# Test p/tren a/mast? Cycle



## Alex.18 (Jul 3, 2018)

What up UG? Looking for a little reassurance/advice on my next cycle. Stats and history can been seen in my post in the new member section. This would be cycle #5 and it would look like this:

wk 1-10: 50mg Test P eod
wk 1-10: 50mg Tren A eod
wk 1-11: .5mg caber 2x weekly
wk 1-15: 250iu HCG 2x weekly
PCT wk 12-15: 100mg clomid 1st 3 days then 75 50 50 25

Thought about the idea of throwing mast in there to counteract the prolactin issues and add a little hardness, but at my bf%, i think i may be pissing money away...???

Going to have aromasin on hand just in case. First time with a 19-nor also. Let me know what you guys think or would tweak. Maybe higher tren/lower test...???


----------



## Bullseye Forever (Jul 3, 2018)

Masteron helps any cycle imo!


----------



## Jin (Jul 3, 2018)

Double the tren. Don't be scared of sides. I thought tren was the boogie man. It isn't. As I was advised, 350/wk is where you want to start. 

Drop the caber. Have it on hand though. 

Never ran mast. Heard good things. Not sure what it would do for prolactin. Probably nothing. 

I wanted to to see what tren alone could do first time I ran it. I wasn't disappointed.
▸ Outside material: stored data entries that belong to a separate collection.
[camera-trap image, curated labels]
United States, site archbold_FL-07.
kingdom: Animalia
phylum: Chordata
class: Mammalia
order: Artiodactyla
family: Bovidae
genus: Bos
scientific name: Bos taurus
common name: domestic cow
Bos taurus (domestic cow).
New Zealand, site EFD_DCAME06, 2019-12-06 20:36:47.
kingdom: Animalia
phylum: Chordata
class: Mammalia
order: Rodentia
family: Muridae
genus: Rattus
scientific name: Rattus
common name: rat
I ran trt test and 50mg tren ace ed. that's all you really need.


----------



## stonetag (Jul 3, 2018)

Adding mast would make the whole thing worthwhile IMO.


----------



## PillarofBalance (Jul 3, 2018)

Add the mast you will love it but make sure you have plenty of pussy on hand.
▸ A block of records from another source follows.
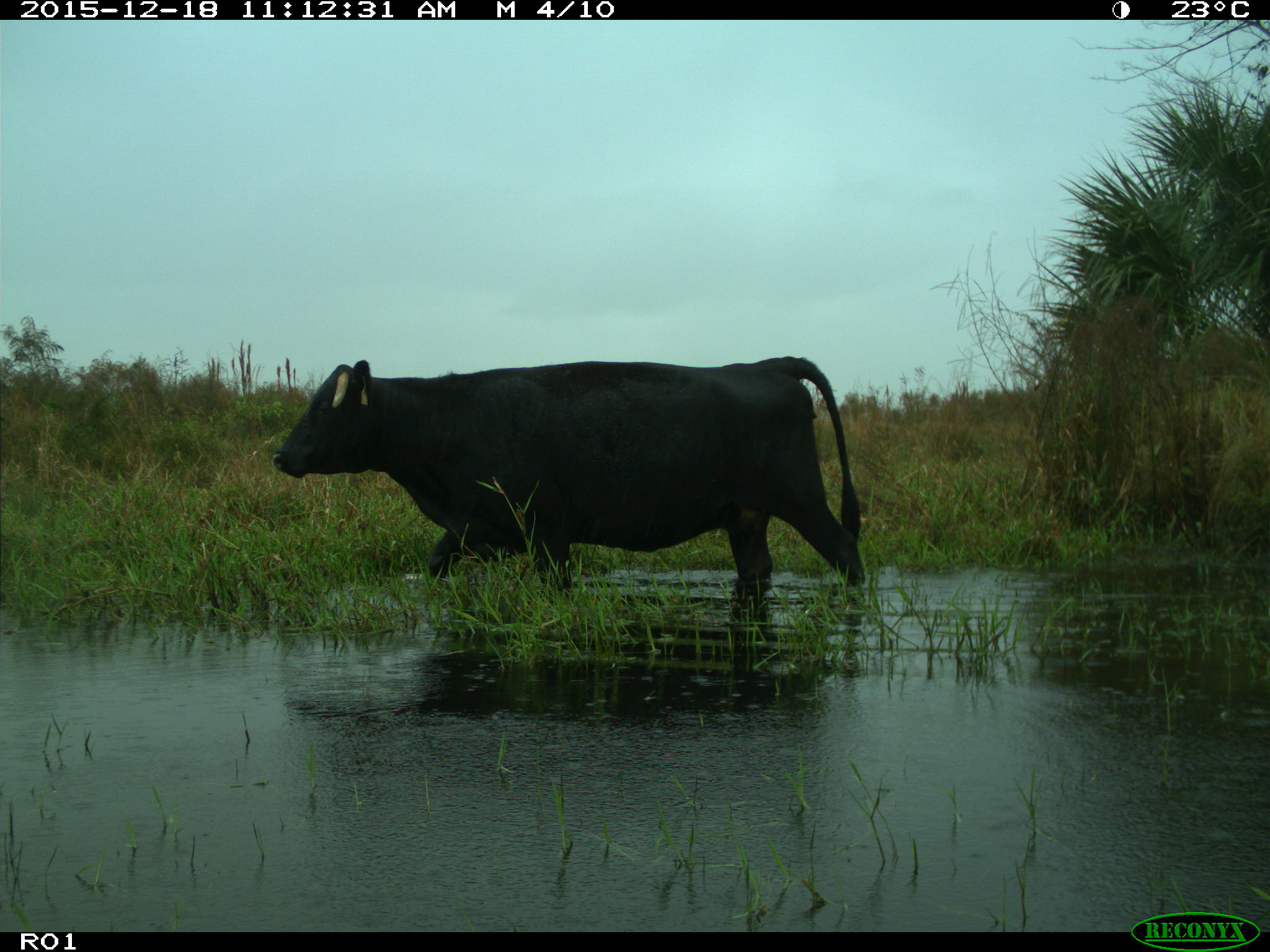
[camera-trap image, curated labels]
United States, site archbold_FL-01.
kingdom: Animalia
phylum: Chordata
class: Mammalia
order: Artiodactyla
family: Bovidae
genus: Bos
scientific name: Bos taurus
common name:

Stop thinking about prolactin and don't take the caber.

Plan on blood work in the first 3 weeks.

Aromasin at 12.5 EOD to e3d if needed. 

100mg clomid is just wasteful I wouldn't bother going over 50 per day but consider extending it to 6 weeks if necessary. 

Do not take hcg while taking clomid 

Add 20 nolva daily to pct.


----------



## Alex.18 (Jul 3, 2018)

PillarofBalance said:


> Add the mast you will love it but make sure you have plenty of pussy on hand.
> 
> Stop thinking about prolactin and don't take the caber.
> 
> ...



Appreciate the input. So after looking at everything again, i think im going to bump everything up to 50mg ed and see what happens. If i need to drop test i will. Going to drop the hcg once pct starts, add nolva, and start at 50 mg ed with the clomid. Will run aromasin and keep caber on deck just in case. Im married so pussy wont be a problem with the mast .

So my next thought is this. I have access to a blend of all 3 compounds at 50mg/ml of each. I know how some of you feel about blends and it would probably be better to run these separately for a first go round, but pinning 3 drugs every day, just doesnt seem to make since to me...


----------



## PillarofBalance (Jul 3, 2018)

Alex.18 said:


> Appreciate the input. So after looking at everything again, i think im going to bump everything up to 50mg ed and see what happens. If i need to drop test i will. Going to drop the hcg once pct starts, add nolva, and start at 50 mg ed with the clomid. Will run aromasin and keep caber on deck just in case. Im married so pussy wont be a problem with the mast .
> 
> So my next thought is this. I have access to a blend of all 3 compounds at 50mg/ml of each. I know how some of you feel about blends and it would probably be better to run these separately for a first go round, but pinning 3 drugs every day, just doesnt seem to make since to me...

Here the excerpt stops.